## [Énoncé de l'exercice a]
Relevez dans la liste chaque ligne où figure le mot « much ».

Les Québécois ne devraient pas se retrouver les pieds dans l’eau ce printemps, selon Environnement Canada. Tant mieux pour Caroline Bérubé et Yves Bernier, qui attendent toujours un dédommagement du ministère de la Sécurité publique du Québec, cinq ans après les inondations de 2017.

Cette année, aucune région du Québec ne fait face au cocktail météo dangereux qui provoque les inondations printanières. « On reste à la merci des embâcles des rivières, mais on n’anticipe pas de problèmes majeurs au Québec pour les deux à trois prochaines semaines », souligne André Cantin, météorologue à Environnement Canada. Une combinaison entre des températures très douces, qui accélèrent la fonte du couvert de neige, et de la pluie récurrente en quantité importante provoque généralement la montée des eaux, explique M. Cantin.

## [Liste des données]

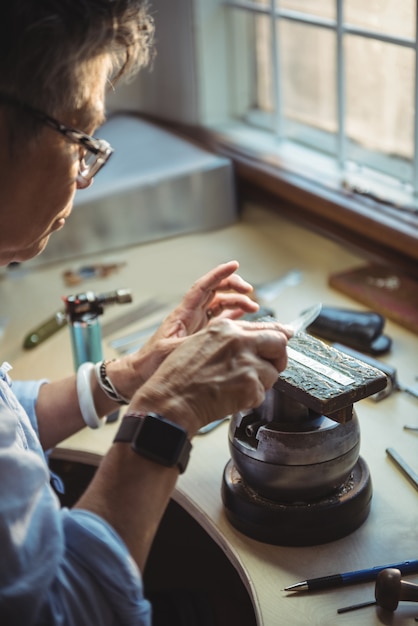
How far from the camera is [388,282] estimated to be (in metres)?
1.90

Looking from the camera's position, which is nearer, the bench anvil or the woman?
the woman

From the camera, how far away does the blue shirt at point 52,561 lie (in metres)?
0.94

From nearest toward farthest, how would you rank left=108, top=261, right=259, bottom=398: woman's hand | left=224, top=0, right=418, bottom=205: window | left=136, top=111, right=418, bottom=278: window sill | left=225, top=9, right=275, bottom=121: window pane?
left=108, top=261, right=259, bottom=398: woman's hand < left=136, top=111, right=418, bottom=278: window sill < left=224, top=0, right=418, bottom=205: window < left=225, top=9, right=275, bottom=121: window pane

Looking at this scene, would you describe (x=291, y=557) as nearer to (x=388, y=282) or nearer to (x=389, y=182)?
(x=388, y=282)

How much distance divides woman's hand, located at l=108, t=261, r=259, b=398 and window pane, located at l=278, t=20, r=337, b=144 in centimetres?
94

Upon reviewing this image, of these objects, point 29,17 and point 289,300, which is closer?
point 29,17

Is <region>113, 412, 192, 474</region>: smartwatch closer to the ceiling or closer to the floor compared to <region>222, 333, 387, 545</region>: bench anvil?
closer to the ceiling

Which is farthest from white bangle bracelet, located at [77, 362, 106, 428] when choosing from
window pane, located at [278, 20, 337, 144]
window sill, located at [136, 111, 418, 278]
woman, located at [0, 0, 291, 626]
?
window pane, located at [278, 20, 337, 144]

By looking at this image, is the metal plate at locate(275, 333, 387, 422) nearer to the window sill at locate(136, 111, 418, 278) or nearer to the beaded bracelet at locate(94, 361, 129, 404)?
the beaded bracelet at locate(94, 361, 129, 404)

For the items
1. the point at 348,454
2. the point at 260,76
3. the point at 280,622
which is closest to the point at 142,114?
the point at 260,76

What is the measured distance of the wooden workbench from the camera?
3.71ft

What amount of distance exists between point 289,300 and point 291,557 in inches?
30.5

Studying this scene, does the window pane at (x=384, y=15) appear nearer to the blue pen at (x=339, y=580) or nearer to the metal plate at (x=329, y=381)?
the metal plate at (x=329, y=381)

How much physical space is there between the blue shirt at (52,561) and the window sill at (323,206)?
3.42 ft
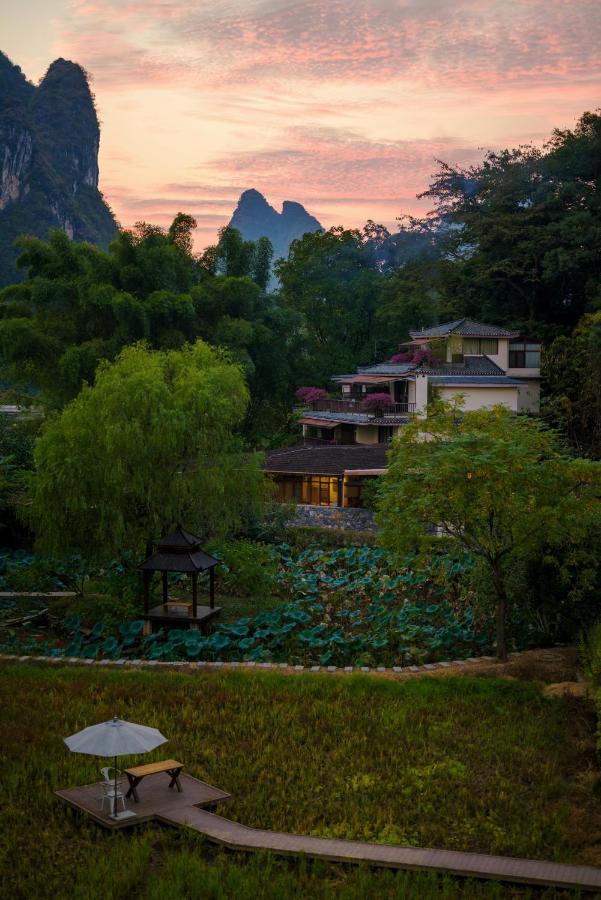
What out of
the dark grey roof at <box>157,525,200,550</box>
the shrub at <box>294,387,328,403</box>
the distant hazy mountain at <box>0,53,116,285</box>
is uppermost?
the distant hazy mountain at <box>0,53,116,285</box>

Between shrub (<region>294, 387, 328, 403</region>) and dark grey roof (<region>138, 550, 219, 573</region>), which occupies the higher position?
shrub (<region>294, 387, 328, 403</region>)

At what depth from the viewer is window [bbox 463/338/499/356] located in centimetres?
4291

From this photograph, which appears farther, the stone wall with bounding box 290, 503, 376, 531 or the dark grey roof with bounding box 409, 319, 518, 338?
the dark grey roof with bounding box 409, 319, 518, 338

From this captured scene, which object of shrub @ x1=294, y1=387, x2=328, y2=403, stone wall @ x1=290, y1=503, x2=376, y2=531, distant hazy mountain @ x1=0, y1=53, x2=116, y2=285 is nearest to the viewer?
stone wall @ x1=290, y1=503, x2=376, y2=531

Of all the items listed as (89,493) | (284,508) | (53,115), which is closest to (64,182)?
(53,115)

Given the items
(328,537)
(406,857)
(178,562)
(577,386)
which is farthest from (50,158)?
(406,857)

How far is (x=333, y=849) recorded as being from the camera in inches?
355

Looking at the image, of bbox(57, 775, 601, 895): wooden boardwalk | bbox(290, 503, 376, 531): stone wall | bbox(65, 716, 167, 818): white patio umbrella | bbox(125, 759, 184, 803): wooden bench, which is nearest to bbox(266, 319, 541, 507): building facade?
bbox(290, 503, 376, 531): stone wall

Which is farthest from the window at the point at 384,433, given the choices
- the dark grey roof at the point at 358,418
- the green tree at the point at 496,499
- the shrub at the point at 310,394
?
the green tree at the point at 496,499

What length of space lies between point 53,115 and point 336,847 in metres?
117

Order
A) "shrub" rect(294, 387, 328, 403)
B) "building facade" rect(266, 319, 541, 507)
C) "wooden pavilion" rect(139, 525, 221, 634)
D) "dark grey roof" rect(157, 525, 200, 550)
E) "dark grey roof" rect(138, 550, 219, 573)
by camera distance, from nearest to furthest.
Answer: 1. "dark grey roof" rect(138, 550, 219, 573)
2. "wooden pavilion" rect(139, 525, 221, 634)
3. "dark grey roof" rect(157, 525, 200, 550)
4. "building facade" rect(266, 319, 541, 507)
5. "shrub" rect(294, 387, 328, 403)

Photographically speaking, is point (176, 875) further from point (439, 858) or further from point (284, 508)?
point (284, 508)

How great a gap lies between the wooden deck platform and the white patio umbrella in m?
0.19

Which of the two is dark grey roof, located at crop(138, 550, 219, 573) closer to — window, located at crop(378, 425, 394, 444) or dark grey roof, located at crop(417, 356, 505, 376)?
dark grey roof, located at crop(417, 356, 505, 376)
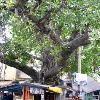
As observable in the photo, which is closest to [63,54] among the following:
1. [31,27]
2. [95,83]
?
[31,27]

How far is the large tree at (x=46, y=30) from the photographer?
45.2 ft

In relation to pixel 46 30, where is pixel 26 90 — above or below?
below

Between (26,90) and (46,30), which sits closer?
(26,90)

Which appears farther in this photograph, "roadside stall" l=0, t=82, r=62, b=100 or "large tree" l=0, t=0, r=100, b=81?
"roadside stall" l=0, t=82, r=62, b=100

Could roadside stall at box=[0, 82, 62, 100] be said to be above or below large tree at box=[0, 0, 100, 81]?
below

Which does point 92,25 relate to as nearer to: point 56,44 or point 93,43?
point 93,43

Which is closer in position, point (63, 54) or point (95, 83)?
point (63, 54)

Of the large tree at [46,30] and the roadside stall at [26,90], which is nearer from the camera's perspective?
the large tree at [46,30]

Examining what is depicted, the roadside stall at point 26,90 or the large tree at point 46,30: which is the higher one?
the large tree at point 46,30

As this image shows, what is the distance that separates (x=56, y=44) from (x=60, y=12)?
5.57 ft

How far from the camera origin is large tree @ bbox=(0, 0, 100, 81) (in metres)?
13.8

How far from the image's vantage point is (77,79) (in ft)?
50.3

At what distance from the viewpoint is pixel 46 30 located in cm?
1458

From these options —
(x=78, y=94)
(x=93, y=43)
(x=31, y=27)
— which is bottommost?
(x=78, y=94)
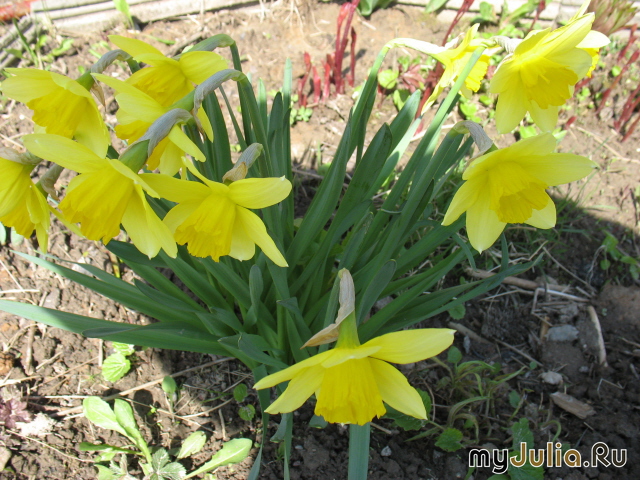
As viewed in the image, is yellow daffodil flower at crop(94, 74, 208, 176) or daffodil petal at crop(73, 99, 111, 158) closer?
yellow daffodil flower at crop(94, 74, 208, 176)

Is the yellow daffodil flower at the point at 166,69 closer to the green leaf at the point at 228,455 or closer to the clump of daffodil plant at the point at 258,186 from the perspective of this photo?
the clump of daffodil plant at the point at 258,186

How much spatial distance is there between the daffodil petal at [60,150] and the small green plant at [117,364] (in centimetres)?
118

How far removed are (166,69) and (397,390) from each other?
0.95 meters

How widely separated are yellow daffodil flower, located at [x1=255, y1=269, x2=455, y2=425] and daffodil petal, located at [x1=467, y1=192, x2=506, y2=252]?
315 millimetres

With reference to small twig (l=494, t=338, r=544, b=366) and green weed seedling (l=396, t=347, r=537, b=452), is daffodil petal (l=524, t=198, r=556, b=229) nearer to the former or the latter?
green weed seedling (l=396, t=347, r=537, b=452)

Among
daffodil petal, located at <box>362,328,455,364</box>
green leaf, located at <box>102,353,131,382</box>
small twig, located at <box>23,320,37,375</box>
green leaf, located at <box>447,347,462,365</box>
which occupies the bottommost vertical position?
green leaf, located at <box>447,347,462,365</box>

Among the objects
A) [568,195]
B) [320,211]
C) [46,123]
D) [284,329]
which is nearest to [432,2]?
[568,195]

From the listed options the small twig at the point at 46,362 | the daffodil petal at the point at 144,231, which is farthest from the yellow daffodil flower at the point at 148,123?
the small twig at the point at 46,362

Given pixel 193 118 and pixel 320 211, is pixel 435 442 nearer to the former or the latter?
pixel 320 211

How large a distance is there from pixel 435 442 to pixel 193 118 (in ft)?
4.79

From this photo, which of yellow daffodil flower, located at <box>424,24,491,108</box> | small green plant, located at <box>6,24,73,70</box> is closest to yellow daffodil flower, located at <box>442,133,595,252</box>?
yellow daffodil flower, located at <box>424,24,491,108</box>

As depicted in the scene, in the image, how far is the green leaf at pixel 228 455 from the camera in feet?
5.48

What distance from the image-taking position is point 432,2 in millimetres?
3463

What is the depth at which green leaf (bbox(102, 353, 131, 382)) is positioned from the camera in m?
1.90
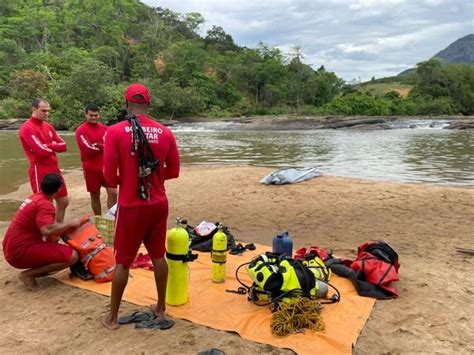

## [Énoncé de l'exercice b]
Répondez aux questions suivantes d'après l'article sur les inondations printanières au Québec.
(i) Quel ministère doit encore dédommager Caroline Bérubé et Yves Bernier ?
(ii) Pendant combien de semaines André Cantin n'anticipe-t-il pas de problèmes majeurs au Québec ?
(iii) Quelle combinaison provoque généralement la montée des eaux ?

## [Corrigé a]
How much distance divides woman's hand, located at l=108, t=261, r=259, b=398 and window pane, located at l=278, t=20, r=337, b=144 in centimetres?
How much physical space is there between the blue shirt at (52,561) and the window sill at (323,206)?
How much spatial distance is there between the daffodil petal at [60,150] and the small green plant at [117,364] (in centimetres)?

## [Corrigé b]
(i) Le ministère de la Sécurité publique du Québec.
(ii) Pendant les deux à trois prochaines semaines.
(iii) Des températures très douces, qui accélèrent la fonte du couvert de neige, et de la pluie récurrente en quantité importante.